Texto del ejercicio ::
►

Mucho podremos decir de la serie una vez terminada: que la sexta temporada fue, probablemente, la mejor (por empezar con un House internado en un hospital psiquiátrico y terminar en el umbral de la tan esperada relación con la Dra. Cuddy), que la serie tendría que haber finalizado con ese tono parco y desencantado del capítulo de esta octava temporada en donde Chase (¿un futuro House?) termina como principal protagonista, etc. Pero todas estas cuestiones de confesos fanatismos quedan atrás. House fue, terminó, y mientras tanto, en algún bar perdido de la Norteamérica imaginaria, esa que van a visitar los personajes de novelas como En el camino, alguien sufre un ataque producido por alguna extraña enfermedad y un tipo de ojos claros y barba crecida de varios días, molesto, rengueando, se acerca para realizar dos o tres preguntas claves y callar al sufriente con un elegante, cavernoso y disimuladamente británico “shut up, you idiot”.

◄

Sobre el ejercicio ::
Responde estas preguntas sobre el texto acerca de la serie House:
1. ¿Dónde está internado House al empezar la sexta temporada?
2. ¿Qué personaje termina como principal protagonista en un capítulo de la octava temporada?
3. ¿Con qué frase en inglés calla al sufriente el tipo de ojos claros y barba crecida?

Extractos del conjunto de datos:
►

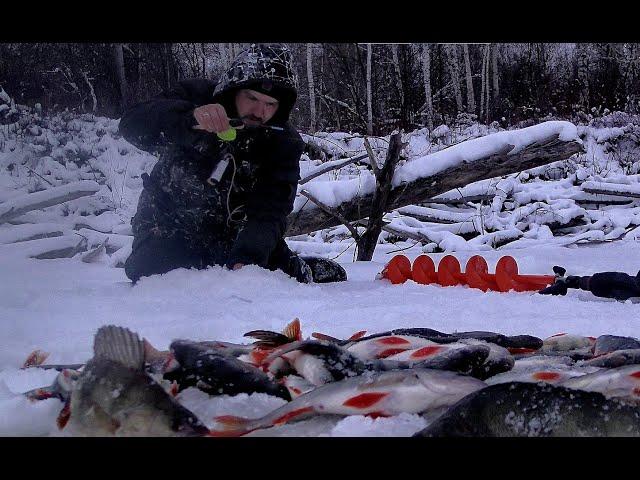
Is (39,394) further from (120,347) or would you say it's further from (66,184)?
(66,184)

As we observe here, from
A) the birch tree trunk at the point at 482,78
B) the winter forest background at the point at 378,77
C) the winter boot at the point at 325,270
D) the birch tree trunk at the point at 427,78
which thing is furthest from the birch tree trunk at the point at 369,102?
the winter boot at the point at 325,270

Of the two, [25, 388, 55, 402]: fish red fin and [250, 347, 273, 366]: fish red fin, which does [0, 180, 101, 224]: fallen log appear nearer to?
[25, 388, 55, 402]: fish red fin

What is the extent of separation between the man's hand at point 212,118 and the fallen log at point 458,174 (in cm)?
79

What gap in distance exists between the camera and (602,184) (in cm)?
216

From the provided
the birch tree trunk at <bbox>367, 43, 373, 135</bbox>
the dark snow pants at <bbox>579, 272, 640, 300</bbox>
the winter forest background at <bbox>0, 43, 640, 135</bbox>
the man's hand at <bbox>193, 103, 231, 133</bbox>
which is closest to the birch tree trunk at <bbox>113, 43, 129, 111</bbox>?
the winter forest background at <bbox>0, 43, 640, 135</bbox>

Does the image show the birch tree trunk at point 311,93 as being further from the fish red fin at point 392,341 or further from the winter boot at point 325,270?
the fish red fin at point 392,341

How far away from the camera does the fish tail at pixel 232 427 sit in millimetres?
1054

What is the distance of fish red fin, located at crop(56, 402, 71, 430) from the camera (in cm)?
105

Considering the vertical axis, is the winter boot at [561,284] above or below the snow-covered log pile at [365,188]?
below

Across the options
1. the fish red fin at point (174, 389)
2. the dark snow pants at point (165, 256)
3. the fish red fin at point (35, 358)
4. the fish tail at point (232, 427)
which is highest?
the dark snow pants at point (165, 256)

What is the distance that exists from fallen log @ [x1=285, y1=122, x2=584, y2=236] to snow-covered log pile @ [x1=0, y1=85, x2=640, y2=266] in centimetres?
2
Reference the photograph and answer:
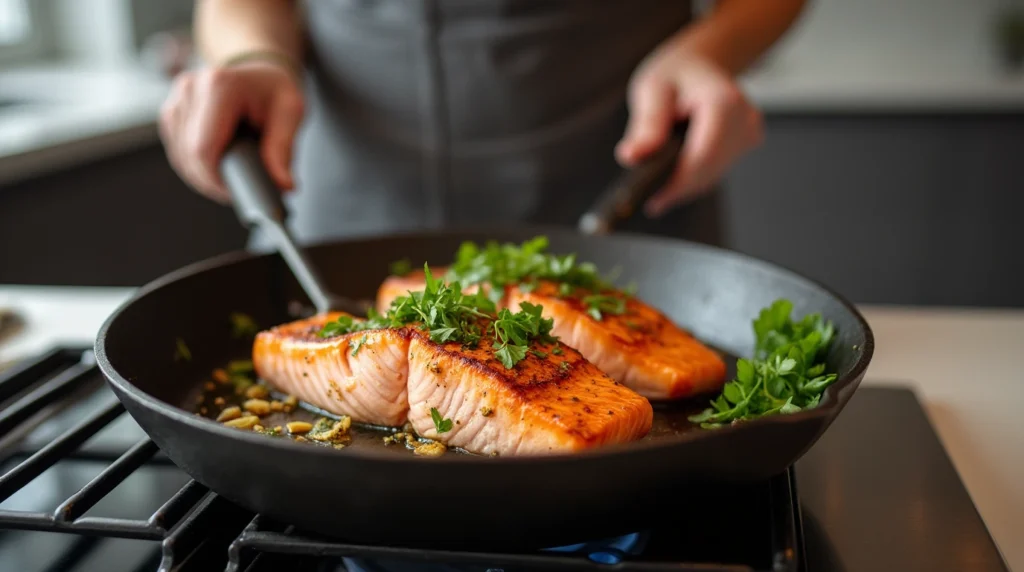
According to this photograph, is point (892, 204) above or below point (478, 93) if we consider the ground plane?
below

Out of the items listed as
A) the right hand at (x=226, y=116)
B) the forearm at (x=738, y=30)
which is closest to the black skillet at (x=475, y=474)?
the right hand at (x=226, y=116)

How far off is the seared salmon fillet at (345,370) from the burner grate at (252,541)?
21 centimetres

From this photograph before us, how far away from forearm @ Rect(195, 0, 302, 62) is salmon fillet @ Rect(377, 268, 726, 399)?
901mm

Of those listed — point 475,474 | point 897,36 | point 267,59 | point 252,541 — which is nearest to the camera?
point 475,474

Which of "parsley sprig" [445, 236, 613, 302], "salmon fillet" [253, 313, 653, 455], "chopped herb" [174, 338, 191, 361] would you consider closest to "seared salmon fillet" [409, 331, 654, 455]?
"salmon fillet" [253, 313, 653, 455]

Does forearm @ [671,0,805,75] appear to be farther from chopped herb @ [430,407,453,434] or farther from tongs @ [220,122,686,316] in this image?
chopped herb @ [430,407,453,434]

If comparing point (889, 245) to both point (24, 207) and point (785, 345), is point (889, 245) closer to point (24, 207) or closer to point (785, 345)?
point (785, 345)

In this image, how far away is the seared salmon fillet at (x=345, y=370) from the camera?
1064mm

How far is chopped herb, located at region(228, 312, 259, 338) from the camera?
1.38 meters

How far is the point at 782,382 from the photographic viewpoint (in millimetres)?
1045

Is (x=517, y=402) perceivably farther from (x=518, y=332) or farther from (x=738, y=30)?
(x=738, y=30)

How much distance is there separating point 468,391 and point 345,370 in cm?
19

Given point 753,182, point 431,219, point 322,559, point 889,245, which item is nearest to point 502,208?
point 431,219

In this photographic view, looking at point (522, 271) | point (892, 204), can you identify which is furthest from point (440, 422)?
point (892, 204)
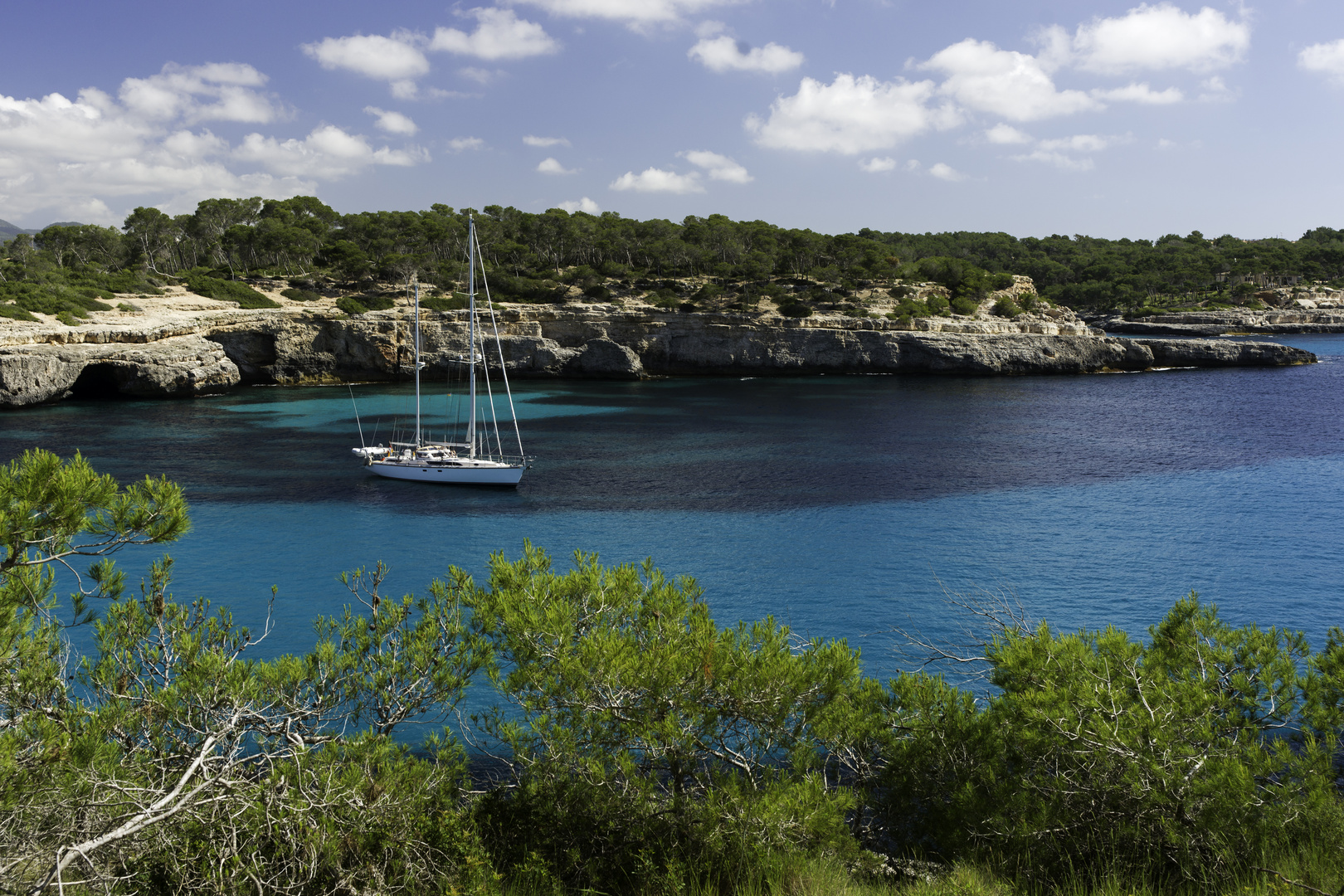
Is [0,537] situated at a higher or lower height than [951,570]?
higher

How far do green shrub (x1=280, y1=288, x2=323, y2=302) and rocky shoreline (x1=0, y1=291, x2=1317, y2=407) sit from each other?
7.43 ft

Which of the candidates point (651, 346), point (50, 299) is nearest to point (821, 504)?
point (651, 346)

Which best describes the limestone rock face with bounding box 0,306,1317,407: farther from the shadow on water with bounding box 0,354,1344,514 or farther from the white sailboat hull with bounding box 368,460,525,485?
the white sailboat hull with bounding box 368,460,525,485

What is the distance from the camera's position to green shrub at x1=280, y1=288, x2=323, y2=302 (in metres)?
63.4

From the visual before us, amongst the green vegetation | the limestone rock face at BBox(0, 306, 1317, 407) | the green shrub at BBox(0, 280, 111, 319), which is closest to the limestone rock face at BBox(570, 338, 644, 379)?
the limestone rock face at BBox(0, 306, 1317, 407)

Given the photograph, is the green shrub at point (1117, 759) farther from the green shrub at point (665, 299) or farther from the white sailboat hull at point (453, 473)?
the green shrub at point (665, 299)

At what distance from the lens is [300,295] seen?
6425 centimetres

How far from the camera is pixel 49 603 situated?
7496mm

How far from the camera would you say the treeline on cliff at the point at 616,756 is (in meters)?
5.63

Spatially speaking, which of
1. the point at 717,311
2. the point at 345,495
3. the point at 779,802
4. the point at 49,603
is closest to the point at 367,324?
the point at 717,311

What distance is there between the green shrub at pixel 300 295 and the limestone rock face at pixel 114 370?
41.5 feet

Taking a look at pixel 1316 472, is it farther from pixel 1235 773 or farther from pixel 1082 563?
pixel 1235 773

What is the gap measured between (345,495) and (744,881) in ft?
77.1

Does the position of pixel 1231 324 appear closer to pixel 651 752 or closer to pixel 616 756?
pixel 651 752
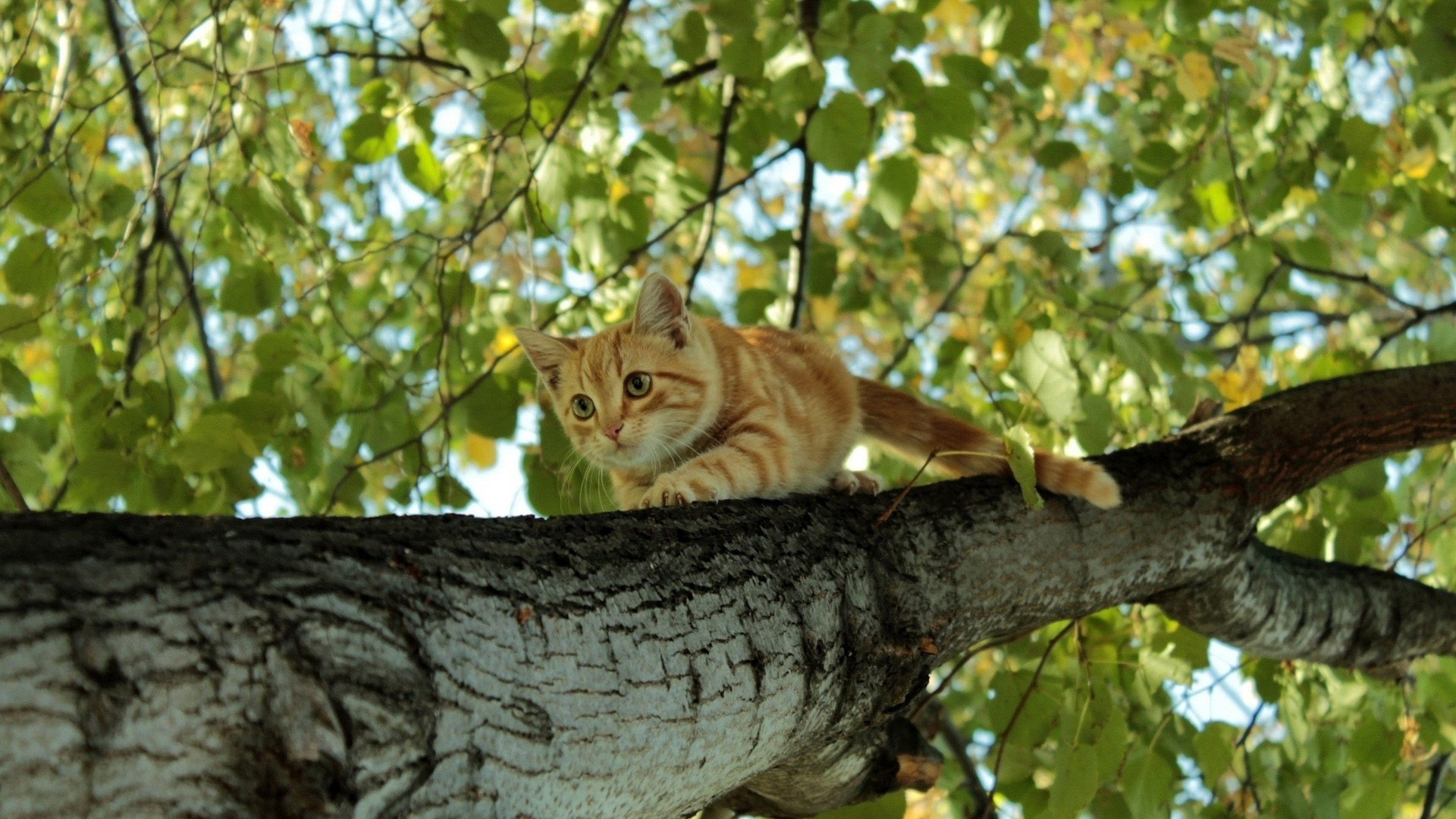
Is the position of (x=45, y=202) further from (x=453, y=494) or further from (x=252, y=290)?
(x=453, y=494)

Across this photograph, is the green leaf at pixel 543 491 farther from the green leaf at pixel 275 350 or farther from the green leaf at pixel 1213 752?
the green leaf at pixel 1213 752

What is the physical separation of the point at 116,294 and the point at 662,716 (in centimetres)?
304

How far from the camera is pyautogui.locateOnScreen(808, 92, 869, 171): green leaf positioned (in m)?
2.75

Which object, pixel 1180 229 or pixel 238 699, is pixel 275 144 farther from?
pixel 1180 229

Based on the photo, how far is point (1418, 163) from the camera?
4.96 m

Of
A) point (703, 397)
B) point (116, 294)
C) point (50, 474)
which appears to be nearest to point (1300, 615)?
point (703, 397)

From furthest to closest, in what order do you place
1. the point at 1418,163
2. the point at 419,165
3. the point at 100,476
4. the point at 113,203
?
the point at 1418,163 → the point at 419,165 → the point at 113,203 → the point at 100,476

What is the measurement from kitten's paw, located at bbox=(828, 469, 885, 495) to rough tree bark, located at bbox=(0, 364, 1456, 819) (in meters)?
0.59

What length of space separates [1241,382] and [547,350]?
8.68 ft

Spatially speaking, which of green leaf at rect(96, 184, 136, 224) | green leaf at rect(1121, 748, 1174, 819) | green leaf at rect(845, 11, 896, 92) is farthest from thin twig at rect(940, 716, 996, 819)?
green leaf at rect(96, 184, 136, 224)

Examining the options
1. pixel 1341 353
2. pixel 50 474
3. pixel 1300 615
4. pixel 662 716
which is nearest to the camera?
pixel 662 716

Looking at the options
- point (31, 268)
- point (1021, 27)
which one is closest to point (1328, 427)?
point (1021, 27)

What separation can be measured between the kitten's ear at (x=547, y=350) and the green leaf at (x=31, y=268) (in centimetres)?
112

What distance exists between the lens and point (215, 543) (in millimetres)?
1050
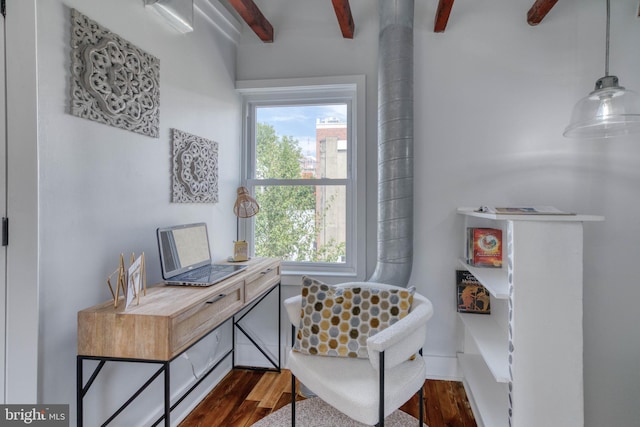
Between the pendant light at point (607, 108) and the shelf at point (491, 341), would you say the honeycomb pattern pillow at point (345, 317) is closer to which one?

◄

Resultado del ejercicio ::
1. En un hospital psiquiátrico.
2. Chase.
3. "shut up, you idiot".